When the coaster starts to descend, its potential energy gets converted into kinetic energy. Mathematically,
\(\frac{1}{2}mv_f^2 - \frac{1}{2}mv_i^2 = mgh\)
Here,\(m\)is the mass of the coaster,\(g\)is the acceleration due to gravity\(\left( {g = 9.8{\rm{ m}}/{{\rm{s}}^2}} \right)\),\({v_f}\)is the final velocity of the coaster,\({v_i}\)is the initial velocity of the coaster\(\left( {{v_i} = 5{\rm{ m}}/{\rm{s}}} \right)\), and h is the height\(\left( {h = 20.0{\rm{ m}}} \right)\).
As a result, the final velocity of the coaster is given as,
\({v_f} = \sqrt {v_i^2 + 2gh} \)
Putting all known values,
\(\begin{aligned}{c}{v_f} = \sqrt {{{\left( {5{\rm{ m}}/{\rm{s}}} \right)}^2} + 2 \times \left( {9.8{\rm{ m}}/{{\rm{s}}^2}} \right) \times \left( {20.0{\rm{ m}}} \right)} \\ = 20.42{\rm{ m}}/{\rm{s}}\end{aligned}\)
When the coaster ascends uphill, its kinetic energy gets converted into potential energy.
\(\frac{1}{2}mv_f^2 - \frac{1}{2}mv_i^2 = mgh'\)
Here, \(m\) is the mass of the coaster, \(g\) is the acceleration due to gravity \(\left( {g = - 9.8{\rm{ m}}/{{\rm{s}}^2}} \right)\), \({v_f}\) is the final velocity of the coaster \(\left( {{v_f} = 0} \right)\), \({v_i}\) is the initial velocity of the coaster \(\left( {{v_i} = 5{\rm{ m}}/{\rm{s}}} \right)\), and \(h'\) is the height above the starting point.
Therefore, the height above the starting point attained by the coaster is,
\(h' = \frac{{v_f^2 - v_i^2}}{{2g}}\)
Putting all known values,
\(\begin{aligned}{}h' = \frac{{{{\left( 0 \right)}^2} - {{\left( {5{\rm{ m}}/{\rm{s}}} \right)}^2}}}{{2 \times \left( { - 9.8{\rm{ m}}/{{\rm{s}}^2}} \right)}}\\ = 1.28{\rm{ m}}\end{aligned}\)
When the coaster stops and starts to roll down, its initial velocity becomes zero\(\left( {{v_i} = 0} \right)\), and it is a height of,
\(\begin{aligned}{}H = h + h'\\ = \left( {20.0{\rm{ m}}} \right) + \left( {{\rm{1}}{\rm{.28 m}}} \right)\\ = 21.28{\rm{ m}}\end{aligned}\)
While rolling down the potential energy of the coaster gets converted into kinetic energy.
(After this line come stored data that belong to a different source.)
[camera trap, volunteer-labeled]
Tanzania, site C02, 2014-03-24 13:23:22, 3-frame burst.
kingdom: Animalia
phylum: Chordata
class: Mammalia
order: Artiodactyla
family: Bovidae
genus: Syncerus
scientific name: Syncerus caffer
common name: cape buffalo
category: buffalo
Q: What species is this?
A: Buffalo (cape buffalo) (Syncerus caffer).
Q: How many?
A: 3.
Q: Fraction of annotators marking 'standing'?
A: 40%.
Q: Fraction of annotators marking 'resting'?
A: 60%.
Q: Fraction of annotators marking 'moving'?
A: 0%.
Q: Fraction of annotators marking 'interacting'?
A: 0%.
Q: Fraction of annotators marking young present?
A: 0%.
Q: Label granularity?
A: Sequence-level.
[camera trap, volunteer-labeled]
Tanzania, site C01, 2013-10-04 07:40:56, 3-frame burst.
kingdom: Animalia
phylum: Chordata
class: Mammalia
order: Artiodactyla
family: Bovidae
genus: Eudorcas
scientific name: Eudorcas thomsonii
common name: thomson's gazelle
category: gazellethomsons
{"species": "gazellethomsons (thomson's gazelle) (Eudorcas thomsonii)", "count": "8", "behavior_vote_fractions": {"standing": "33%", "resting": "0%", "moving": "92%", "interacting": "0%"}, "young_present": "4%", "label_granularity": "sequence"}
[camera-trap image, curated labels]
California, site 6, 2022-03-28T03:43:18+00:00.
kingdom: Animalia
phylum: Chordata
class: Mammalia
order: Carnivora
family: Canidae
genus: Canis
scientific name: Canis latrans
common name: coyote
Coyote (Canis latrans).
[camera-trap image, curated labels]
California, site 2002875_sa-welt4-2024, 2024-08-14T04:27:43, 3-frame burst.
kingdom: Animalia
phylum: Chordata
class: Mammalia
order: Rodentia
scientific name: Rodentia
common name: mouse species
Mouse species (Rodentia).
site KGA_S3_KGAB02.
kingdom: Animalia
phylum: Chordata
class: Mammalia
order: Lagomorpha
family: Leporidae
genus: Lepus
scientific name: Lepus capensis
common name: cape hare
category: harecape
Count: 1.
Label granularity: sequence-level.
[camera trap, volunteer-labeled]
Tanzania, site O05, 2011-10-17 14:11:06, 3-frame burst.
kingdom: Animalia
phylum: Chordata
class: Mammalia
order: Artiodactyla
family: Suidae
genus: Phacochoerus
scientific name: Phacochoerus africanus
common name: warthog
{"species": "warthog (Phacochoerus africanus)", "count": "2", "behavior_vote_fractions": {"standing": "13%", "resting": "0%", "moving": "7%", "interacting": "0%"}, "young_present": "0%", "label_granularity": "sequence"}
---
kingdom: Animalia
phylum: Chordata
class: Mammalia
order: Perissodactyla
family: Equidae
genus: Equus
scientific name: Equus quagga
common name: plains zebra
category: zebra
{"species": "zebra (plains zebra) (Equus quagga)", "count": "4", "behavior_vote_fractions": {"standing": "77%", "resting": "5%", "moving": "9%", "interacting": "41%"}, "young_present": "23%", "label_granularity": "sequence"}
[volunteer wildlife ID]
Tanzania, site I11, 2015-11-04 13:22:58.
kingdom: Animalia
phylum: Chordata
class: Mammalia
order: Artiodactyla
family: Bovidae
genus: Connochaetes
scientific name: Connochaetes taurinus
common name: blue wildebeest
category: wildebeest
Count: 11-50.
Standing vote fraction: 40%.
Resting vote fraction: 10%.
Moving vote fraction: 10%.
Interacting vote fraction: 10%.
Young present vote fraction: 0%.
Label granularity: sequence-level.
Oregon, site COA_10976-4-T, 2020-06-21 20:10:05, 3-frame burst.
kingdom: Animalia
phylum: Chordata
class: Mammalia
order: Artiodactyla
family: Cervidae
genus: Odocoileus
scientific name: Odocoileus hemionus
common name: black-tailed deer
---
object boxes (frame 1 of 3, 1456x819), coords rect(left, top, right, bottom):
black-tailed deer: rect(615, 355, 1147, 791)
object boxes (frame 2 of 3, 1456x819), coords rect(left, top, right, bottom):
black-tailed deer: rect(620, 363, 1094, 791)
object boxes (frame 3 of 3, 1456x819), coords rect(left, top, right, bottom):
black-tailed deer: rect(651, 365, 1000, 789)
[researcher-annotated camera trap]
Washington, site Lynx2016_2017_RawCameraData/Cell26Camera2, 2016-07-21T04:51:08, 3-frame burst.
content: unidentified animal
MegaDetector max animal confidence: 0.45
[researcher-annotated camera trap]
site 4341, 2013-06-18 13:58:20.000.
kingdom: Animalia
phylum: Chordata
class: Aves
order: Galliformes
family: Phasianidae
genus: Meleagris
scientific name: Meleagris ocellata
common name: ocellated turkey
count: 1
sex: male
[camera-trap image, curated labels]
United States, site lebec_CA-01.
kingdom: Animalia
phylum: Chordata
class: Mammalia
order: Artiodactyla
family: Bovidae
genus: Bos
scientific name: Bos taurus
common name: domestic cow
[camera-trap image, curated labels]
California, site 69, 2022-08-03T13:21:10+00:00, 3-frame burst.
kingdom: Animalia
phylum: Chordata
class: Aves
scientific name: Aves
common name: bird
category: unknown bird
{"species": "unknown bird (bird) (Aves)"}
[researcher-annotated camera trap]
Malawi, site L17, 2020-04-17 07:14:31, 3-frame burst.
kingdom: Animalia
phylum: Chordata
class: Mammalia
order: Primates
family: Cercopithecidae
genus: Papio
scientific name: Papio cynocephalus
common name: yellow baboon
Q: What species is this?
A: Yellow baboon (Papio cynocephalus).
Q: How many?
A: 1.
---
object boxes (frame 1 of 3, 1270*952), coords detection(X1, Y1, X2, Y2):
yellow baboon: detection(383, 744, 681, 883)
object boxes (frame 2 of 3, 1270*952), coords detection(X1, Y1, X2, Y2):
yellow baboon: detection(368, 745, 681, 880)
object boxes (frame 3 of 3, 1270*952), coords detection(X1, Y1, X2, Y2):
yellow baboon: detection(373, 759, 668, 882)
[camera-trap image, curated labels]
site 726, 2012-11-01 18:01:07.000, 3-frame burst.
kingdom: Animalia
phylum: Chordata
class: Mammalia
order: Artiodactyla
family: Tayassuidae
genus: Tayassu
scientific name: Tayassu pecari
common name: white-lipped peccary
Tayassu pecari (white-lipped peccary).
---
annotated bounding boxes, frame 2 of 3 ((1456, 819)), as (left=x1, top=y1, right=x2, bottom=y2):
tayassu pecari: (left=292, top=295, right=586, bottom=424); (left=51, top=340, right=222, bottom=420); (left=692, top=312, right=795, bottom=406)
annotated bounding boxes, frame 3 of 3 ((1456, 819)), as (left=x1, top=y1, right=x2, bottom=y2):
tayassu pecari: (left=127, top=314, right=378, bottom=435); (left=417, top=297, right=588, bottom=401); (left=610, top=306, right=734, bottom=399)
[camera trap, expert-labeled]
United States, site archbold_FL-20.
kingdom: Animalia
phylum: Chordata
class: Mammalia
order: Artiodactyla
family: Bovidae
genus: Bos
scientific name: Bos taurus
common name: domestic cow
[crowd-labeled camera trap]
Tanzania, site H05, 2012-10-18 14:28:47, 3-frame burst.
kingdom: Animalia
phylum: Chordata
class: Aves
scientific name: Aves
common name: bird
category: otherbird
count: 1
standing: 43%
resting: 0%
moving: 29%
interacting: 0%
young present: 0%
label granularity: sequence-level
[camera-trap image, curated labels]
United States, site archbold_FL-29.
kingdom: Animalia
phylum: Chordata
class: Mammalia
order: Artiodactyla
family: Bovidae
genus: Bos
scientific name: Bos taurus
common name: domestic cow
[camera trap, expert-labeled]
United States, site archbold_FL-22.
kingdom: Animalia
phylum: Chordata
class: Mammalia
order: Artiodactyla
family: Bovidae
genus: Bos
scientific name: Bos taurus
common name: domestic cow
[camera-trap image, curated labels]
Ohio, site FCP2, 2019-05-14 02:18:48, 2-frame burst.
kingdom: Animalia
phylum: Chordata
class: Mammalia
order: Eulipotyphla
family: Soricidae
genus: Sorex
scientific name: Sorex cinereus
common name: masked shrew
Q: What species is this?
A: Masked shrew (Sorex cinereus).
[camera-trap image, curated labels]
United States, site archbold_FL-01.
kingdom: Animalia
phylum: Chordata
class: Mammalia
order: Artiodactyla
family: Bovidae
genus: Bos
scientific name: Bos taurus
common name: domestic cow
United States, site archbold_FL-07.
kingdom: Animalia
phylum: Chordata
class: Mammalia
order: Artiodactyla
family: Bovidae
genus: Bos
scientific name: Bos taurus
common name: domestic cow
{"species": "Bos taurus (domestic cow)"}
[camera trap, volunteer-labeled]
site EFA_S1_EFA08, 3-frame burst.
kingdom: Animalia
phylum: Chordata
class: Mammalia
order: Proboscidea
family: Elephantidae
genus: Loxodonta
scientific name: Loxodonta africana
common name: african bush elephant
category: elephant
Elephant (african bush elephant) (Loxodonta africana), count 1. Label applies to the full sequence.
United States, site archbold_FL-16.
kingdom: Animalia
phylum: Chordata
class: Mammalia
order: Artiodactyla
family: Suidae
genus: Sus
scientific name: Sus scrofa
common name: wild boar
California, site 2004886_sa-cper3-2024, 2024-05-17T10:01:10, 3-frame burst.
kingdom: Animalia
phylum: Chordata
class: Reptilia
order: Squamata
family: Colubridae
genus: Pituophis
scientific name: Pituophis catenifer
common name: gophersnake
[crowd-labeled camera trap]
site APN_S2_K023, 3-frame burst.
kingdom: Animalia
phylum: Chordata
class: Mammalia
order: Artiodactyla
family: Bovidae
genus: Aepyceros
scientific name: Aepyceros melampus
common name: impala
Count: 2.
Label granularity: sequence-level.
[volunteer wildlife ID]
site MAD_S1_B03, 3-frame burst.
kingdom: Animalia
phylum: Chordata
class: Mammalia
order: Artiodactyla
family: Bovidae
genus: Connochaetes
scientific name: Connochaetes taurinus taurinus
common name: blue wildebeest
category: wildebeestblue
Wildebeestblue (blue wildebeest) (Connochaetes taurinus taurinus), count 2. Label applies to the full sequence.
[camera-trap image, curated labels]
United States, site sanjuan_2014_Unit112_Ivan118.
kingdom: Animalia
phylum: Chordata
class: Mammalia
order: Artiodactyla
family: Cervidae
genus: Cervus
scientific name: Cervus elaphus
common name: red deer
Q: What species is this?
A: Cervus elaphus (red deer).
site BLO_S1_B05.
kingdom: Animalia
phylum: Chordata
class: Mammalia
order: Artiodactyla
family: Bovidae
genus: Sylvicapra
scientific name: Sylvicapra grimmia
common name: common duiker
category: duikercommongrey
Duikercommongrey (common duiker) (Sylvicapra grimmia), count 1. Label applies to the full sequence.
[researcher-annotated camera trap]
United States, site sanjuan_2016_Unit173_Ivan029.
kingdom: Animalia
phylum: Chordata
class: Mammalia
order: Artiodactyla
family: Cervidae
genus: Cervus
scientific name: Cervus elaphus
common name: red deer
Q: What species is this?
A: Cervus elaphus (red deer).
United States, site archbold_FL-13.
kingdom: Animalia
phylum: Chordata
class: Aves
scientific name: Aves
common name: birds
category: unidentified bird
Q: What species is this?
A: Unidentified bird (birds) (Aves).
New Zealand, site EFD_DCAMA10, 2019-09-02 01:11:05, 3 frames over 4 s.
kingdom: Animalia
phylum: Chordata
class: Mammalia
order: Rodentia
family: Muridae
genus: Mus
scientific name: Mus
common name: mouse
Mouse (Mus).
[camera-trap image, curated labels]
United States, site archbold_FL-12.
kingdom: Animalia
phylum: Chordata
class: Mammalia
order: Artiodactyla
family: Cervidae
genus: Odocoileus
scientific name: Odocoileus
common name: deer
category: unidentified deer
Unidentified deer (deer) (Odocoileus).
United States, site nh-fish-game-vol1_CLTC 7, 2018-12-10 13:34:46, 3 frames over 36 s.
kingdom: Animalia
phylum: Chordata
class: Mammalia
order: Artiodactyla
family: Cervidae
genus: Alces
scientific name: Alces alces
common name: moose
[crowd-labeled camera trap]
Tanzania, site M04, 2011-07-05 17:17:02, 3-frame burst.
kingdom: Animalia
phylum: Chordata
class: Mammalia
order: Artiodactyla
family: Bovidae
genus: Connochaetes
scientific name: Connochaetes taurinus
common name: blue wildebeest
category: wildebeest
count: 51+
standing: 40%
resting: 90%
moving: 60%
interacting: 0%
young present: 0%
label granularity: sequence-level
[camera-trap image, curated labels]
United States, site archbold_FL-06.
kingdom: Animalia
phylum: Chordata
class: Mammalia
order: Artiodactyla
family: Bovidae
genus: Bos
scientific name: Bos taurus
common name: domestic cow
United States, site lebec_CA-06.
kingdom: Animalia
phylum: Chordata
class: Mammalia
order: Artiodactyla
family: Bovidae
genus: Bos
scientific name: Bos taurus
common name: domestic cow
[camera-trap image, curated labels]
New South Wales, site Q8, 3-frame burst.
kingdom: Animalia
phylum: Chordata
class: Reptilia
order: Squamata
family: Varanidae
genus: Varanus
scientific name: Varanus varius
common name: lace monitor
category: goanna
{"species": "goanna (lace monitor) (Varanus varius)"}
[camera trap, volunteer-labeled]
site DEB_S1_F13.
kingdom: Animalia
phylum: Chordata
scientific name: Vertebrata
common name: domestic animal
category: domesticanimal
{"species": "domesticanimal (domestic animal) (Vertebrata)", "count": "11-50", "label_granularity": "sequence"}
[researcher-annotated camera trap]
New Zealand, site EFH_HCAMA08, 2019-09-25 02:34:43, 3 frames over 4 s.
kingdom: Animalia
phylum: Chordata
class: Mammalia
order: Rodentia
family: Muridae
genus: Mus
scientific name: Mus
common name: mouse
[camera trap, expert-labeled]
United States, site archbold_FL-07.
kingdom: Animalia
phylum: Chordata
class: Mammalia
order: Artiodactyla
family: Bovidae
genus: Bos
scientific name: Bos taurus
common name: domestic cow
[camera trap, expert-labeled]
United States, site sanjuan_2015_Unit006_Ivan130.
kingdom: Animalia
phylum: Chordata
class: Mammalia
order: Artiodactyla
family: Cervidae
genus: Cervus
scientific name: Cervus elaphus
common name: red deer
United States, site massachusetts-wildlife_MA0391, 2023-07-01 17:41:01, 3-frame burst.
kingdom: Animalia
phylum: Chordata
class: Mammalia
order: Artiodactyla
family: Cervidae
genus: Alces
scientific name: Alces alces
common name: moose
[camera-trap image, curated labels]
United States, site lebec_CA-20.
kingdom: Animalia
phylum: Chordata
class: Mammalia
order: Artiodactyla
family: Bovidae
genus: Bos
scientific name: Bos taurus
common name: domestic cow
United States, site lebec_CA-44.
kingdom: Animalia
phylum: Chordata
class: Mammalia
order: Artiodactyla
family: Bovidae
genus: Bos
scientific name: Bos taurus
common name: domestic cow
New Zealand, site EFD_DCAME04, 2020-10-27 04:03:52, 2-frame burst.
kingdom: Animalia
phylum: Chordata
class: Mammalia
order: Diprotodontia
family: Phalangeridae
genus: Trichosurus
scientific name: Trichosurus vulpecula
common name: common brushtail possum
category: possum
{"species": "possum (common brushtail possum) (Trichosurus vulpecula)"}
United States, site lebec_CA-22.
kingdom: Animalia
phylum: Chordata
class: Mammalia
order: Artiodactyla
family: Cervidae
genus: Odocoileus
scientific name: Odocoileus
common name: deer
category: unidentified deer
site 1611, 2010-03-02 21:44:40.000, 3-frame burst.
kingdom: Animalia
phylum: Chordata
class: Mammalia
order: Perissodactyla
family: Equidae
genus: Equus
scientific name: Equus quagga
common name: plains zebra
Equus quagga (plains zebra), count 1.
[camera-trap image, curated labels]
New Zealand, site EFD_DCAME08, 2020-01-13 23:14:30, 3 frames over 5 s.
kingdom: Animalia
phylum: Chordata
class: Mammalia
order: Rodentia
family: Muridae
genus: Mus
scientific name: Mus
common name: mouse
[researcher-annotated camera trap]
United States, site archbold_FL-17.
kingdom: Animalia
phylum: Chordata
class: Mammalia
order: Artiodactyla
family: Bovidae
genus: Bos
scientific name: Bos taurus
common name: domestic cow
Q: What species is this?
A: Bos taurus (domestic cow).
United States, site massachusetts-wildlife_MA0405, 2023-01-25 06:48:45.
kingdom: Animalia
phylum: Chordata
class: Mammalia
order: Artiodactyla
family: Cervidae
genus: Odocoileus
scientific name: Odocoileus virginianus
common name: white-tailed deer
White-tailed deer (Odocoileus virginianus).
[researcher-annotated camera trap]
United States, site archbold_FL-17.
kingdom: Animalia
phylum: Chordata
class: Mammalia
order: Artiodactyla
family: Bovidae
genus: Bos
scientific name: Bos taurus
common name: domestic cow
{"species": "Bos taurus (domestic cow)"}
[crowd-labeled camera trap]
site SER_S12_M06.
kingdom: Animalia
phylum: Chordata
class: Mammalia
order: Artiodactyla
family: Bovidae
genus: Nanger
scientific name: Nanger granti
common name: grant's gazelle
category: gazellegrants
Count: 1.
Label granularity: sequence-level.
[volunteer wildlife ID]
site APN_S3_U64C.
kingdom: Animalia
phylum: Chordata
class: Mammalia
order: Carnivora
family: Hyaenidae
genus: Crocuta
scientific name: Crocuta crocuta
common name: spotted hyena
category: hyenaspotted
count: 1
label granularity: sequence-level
Mathematically,
\(\frac{1}{2}mv_f^2 - \frac{1}{2}mv_i^2 = mgH\)
As a result, the final velocity of the coaster is given as,
\({v_f} = \sqrt {v_i^2 + 2gH} \)
Putting all known values,
\(\begin{aligned}{}{v_f} = \sqrt {{{\left( 0 \right)}^2} + 2 \times \left( {9.8{\rm{ m}}/{{\rm{s}}^2}} \right) \times \left( {21.28{\rm{ m}}} \right)} \\ = 20.42{\rm{ m}}/{\rm{s}}\end{aligned}\)
Therefore, in both cases the coaster will descend down with same speed.